Yesterday’s post was a bit of a downer, I’ll admit. But I’m not giving up on me yet, and I hope you don’t either. I want to be honest about my process, the ups and downs, the good and bad—and I haven’t struggled this long to write anything for no reason.
The simplest reason is that I constantly doubt, and I doubt early in the process. All I have for my current project is a basic outline, and yet I’m convinced that it’s total crap and will always be total crap. Some writers describe a stage similar to this called “the Wall,” though they generally say it happens about 30,000 words into the draft. For me, I hit the Wall as soon as even the most basic layer of detail is decided, and then I have to look ahead at the hard work of writing the entire draft while convinced that it’s crap.
So at this stage, I get a flood of ideas—new, old, revamped, and even altered versions of the current project. And each one sounds better than what I’ve got in front of me. But that’s because they’re all vague and beautiful, and as soon as I pick one and switch to it and develop it, I will find myself hitting the Wall again. And again. And so on.

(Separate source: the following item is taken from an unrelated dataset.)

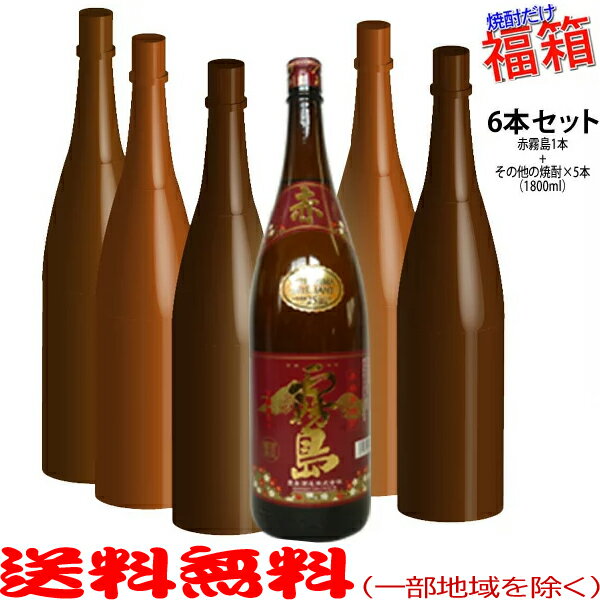 おまけ付き 赤霧島1800mlの入った福箱焼酎6本セット【送料無料 北海道・沖縄を除く 】 福袋【常温配送限定】【簡易ギフト包装のみ可】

I’m aware that I need to just write through this if I ever want to finish anything… but that proves again and again to be easier said than done.

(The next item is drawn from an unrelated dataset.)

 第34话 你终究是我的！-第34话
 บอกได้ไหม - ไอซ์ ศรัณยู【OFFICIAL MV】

So, as many people have wisely suggested to me, why don’t I try writing shorter pieces? The commitment wouldn’t be as great, the gratification more instant, and I could get to those other ideas faster. It is undoubtedly a smart move.

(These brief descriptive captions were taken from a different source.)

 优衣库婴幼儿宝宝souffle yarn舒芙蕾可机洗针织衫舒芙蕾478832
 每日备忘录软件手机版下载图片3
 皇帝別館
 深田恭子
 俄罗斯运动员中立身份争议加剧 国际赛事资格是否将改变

Overall, I’ve resisted it for a few reasons. On the practical side, I think short stories are an even less reliable market for a career than novels, at least as far as I am aware. And on the more artistic side, I don’t really like short stories, so I have less of a pool of influences and inspiration to draw from. In fact, I can’t think of a short story I’ve ever read in any of my English classes or on my own and thought—I want to write something like that. It always feels too short, too unsatisfying (for me as a reader, not as a mark of the quality of the writing).
But long ago I thought of a compromise—episodic stories. I’ve written about this technique before, which combines the shorter attention span of a short story (or perhaps novella) with the longer attachment and satisfaction of a novel or series. And I like TV shows, which demonstrate this story structure and which remain engaging and inspiring for me.
I still struggle with episodic stories (obviously, as I haven’t written one in a very long time). But there is a ray of hope there… and I might even be able to convert my current idea into an episodic structure that might allow it to live on.
It’s an idea worth pursuing, even if it might just be another doubt and procrastination technique. But it’s something.